§ Kutipan Halaman:
JEJAK 5 TAHUN ANIES

Menatap Megah JIS dari Rumah Kayu Warga Kampung Bayam

CNN Indonesia
Kamis, 13 Okt 2022 13:25 WIB
Selama tiga tahun warga Kampung Bayam terpaksa tinggal di selter seadanya, menanti kepastian menjadi penghuni Kampung Susun Bayam.
Warga eks Kampung Bayam beraktivitas di dekat JIS, Jakarta, Selasa. 10 Mei 2022. (CNN Indonesia/ Adhi Wicaksono)
Jakarta, CNN Indonesia --

Puluhan hunian petak non permanen berdiri di ujung Jalan Tongkol, Pademangan, Jakarta Utara. Luas tiap hunian itu tak begitu besar, bertembok kayu dan beratap asbes, tetapi cukup sebagai tempat berlindung dari teriknya panas Jakarta pada Rabu (28/9) lalu.

Lantai hunian cuma dilapisi semen seadanya. Tak ada jendela seperti rumah pada umumya. Hanya ada satu pintu untuk keluar masuk penghuni rumah. Meski demikian aliran udara bisa leluasa bersirkulasi lewat celah-celah dinding rumah yang dibuat dari bambu seadanya.

Ibu-ibu tampak mencuci dan lainnya sibuk bercocok tanam urban farming sederhana dilakukan di depan rumah. Tampak di antaranya tengah berkumpul berbincang-bincang.

ADVERTISEMENT

SCROLL TO CONTINUE WITH CONTENT

Mereka adalah warga relokasi dari Kampung Bayam, Papanggo, Tanjung Priok, Jakarta Utara. Di hunian sementara atau selter ini hidup sekitar 50 kepala keluarga (KK).

Rumah mereka di Kampung Bayam telah rata dengan tanah akibat digusur proyek pembangunan Jakarta International Stadium (JIS), proyek ambisius Pemprov DKI Jakarta senilai Rp5,9 triliun.

Kilau megah JIS kontras dengan kondisi warga gusuran Kampung Bayam di selter ini.

Muhammad Furqon (44 tahun), warga Kampung Bayam yang tinggal di selter ini mengaku sudah tiga tahun menunggu kepastian menempati Kampung Susun di kawasan JIS yang tengah dibangun Pemprov DKI. Mereka dijanjikan akan menghuni Kampung Susun yang dibangun Pemprov DKI usai rumahnya tergusur.

Kampung Susun Bayam dibuat khusus Pemprov DKI Jakarta bagi warga Kampung Bayam yang terdampak pembangunan JIS seluas 11,8 hektar. Kampung Susun Bayam terdiri dari tiga blok/gedung yang diperuntukkan bagi 135 kepala keluarga.

"Kita masuk [Selter] pas momen Lebaran tahun 2020. Berarti sudah tiga tahun menunggu," kata Furqon.

§ Daftar Tugas:
1. Menurut berita tentang warga Kampung Bayam, berapa nilai proyek pembangunan Jakarta International Stadium (JIS)?
2. Salin persis bagian berita tentang warga Kampung Bayam dari "SCROLL TO CONTINUE" sampai "usai rumahnya tergusur.".
3. Teruskan berita tentang warga Kampung Bayam, dimulai setelah kalimat terakhirnya.
Data berikut merupakan bahan tersendiri yang terpisah dari berita di atas.

§ Baris Data:
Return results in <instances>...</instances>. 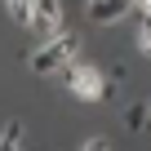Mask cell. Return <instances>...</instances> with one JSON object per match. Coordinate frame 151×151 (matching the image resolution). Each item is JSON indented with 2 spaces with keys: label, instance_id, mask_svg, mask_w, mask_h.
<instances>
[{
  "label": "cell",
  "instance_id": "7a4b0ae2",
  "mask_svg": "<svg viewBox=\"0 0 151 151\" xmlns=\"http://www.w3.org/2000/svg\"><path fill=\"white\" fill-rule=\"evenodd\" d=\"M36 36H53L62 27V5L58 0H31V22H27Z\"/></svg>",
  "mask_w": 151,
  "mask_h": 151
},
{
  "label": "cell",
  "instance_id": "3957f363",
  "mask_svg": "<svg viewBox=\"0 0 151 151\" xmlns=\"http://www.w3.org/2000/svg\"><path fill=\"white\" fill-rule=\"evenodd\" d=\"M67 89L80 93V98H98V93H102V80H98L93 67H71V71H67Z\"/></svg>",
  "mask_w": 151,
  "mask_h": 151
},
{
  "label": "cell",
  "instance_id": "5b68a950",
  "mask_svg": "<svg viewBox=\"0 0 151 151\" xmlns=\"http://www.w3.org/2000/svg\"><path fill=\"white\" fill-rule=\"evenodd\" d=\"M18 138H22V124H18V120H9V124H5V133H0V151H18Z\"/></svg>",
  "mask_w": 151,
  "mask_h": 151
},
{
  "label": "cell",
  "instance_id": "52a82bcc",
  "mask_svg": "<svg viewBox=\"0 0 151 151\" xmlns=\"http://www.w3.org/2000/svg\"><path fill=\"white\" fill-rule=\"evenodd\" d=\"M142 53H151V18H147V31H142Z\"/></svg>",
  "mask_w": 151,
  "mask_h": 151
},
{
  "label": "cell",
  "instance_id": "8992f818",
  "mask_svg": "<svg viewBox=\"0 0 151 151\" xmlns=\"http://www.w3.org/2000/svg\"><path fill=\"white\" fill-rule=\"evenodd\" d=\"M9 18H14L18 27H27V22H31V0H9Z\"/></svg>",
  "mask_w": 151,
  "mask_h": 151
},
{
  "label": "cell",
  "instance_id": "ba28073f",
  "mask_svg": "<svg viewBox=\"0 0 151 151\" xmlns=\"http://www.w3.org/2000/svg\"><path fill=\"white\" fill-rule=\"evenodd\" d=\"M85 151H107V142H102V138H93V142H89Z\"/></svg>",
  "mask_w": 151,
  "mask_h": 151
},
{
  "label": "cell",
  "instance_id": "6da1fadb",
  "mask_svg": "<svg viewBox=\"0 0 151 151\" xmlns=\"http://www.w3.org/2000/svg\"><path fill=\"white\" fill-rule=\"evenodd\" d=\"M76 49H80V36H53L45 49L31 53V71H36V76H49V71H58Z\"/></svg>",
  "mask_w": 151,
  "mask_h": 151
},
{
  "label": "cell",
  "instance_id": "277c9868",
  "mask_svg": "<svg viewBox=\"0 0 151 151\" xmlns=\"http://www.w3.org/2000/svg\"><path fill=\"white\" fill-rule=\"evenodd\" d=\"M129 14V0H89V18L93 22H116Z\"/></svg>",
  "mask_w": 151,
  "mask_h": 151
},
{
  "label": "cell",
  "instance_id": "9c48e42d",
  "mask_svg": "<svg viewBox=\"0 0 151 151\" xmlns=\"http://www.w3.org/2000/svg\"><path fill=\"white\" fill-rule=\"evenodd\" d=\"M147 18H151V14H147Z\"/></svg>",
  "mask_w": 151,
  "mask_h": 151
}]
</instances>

---

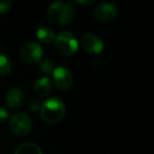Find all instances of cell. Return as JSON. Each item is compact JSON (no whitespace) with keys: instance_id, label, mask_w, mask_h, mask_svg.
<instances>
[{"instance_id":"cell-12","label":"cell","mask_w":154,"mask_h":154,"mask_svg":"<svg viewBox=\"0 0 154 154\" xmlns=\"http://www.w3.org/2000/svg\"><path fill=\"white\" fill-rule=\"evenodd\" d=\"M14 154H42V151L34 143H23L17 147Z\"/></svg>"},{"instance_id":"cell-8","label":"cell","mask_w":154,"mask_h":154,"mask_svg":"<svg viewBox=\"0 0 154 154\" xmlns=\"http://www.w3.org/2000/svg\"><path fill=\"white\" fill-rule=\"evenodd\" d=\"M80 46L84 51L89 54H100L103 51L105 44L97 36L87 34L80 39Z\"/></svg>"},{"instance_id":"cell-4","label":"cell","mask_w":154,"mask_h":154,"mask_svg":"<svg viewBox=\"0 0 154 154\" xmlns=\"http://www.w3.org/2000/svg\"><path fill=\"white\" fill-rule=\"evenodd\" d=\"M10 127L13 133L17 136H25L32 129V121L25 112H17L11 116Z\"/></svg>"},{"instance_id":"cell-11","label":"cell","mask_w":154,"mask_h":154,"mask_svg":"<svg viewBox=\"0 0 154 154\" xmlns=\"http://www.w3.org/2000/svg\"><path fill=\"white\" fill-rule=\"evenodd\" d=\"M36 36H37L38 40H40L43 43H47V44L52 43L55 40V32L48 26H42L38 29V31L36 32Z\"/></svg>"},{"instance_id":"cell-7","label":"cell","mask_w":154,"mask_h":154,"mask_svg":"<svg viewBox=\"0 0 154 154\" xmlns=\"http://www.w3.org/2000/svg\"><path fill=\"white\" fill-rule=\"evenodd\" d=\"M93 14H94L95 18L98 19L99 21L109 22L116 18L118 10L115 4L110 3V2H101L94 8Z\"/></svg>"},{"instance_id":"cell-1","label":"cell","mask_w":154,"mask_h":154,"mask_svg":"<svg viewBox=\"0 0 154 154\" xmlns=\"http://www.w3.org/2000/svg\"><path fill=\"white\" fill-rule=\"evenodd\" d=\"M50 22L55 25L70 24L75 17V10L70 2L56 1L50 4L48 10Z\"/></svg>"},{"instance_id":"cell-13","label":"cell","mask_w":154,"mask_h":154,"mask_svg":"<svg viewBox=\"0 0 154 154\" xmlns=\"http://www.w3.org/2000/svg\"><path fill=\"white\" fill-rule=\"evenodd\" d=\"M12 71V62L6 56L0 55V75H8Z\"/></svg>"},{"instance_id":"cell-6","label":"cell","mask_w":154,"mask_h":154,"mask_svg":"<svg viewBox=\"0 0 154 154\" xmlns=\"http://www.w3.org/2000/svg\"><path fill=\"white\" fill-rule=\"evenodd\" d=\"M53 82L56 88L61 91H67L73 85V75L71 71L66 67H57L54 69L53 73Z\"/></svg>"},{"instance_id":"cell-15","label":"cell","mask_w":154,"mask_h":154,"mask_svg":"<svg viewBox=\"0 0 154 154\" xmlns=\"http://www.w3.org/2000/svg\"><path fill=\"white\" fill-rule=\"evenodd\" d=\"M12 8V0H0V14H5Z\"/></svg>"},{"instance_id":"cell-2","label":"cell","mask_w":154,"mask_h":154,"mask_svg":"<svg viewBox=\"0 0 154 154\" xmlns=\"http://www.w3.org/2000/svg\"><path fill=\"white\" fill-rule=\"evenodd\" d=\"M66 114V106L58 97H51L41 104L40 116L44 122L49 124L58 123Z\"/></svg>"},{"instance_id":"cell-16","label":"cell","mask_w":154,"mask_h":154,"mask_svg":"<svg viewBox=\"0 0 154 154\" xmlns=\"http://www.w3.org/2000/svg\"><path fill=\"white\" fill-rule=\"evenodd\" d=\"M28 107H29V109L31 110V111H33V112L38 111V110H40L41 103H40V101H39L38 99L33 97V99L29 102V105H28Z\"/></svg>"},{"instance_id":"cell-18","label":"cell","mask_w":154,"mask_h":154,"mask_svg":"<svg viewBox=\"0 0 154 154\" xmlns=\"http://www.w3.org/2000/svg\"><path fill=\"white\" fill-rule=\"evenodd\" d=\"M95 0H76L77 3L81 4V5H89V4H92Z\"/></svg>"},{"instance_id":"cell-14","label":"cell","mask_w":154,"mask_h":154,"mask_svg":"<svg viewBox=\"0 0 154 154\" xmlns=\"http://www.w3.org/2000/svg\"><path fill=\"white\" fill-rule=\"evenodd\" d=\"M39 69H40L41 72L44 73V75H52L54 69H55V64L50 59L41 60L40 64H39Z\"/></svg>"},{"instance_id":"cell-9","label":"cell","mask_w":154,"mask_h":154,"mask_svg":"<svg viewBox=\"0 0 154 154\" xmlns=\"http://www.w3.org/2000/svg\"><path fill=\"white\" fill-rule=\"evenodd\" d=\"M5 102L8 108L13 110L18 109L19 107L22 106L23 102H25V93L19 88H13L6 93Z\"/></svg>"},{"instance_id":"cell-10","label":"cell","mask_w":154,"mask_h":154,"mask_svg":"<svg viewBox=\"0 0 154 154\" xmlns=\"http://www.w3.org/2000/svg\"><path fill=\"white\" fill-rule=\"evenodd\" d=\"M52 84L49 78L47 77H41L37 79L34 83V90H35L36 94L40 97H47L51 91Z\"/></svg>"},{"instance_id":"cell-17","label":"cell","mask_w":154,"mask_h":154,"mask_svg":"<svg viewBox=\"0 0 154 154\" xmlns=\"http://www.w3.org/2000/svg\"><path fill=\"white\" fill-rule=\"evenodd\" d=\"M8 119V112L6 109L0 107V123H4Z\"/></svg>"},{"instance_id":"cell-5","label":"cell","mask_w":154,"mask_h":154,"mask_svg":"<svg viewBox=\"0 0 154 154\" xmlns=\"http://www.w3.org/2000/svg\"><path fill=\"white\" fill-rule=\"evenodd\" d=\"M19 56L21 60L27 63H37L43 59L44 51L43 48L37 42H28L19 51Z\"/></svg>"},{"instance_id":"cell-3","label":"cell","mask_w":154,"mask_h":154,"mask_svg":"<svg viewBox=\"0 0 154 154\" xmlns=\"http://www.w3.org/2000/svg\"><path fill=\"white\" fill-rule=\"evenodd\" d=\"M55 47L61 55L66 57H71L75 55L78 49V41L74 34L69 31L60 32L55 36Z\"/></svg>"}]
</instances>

§ Jawaban:
1. Rp5,9 triliun.

2.
SCROLL TO CONTINUE WITH CONTENT

Mereka adalah warga relokasi dari Kampung Bayam, Papanggo, Tanjung Priok, Jakarta Utara. Di hunian sementara atau selter ini hidup sekitar 50 kepala keluarga (KK).

Rumah mereka di Kampung Bayam telah rata dengan tanah akibat digusur proyek pembangunan Jakarta International Stadium (JIS), proyek ambisius Pemprov DKI Jakarta senilai Rp5,9 triliun.

Kilau megah JIS kontras dengan kondisi warga gusuran Kampung Bayam di selter ini.

Muhammad Furqon (44 tahun), warga Kampung Bayam yang tinggal di selter ini mengaku sudah tiga tahun menunggu kepastian menempati Kampung Susun di kawasan JIS yang tengah dibangun Pemprov DKI. Mereka dijanjikan akan menghuni Kampung Susun yang dibangun Pemprov DKI usai rumahnya tergusur.

3.
Furqon bercerita saat itu 50-an warga sempat bertahan di Kampung Bayam saat berjalannya proyek JIS. Namun, pihak Pemprov DKI meminta warga yang masih bertahan untuk mengosongkan atau pindah secepatnya ke tempat relokasi.

Warga lantas diberikan dua tempat alternatif untuk relokasi, yakni rumah susun (rusun) Nagrak Clincing dan lahan milik Dinas Perumahan Rakyat dan Kawasan Permukiman (DPRKP) di Jalan Tongkol.

Akhirnya 50-an warga bersedia pindah sementara ke selter di Jalan Tongkol karena alasan jarak lebih dekat ke kawasan JIS. Sementara ratusan warga kampung bayam lainnya sudah berpencar.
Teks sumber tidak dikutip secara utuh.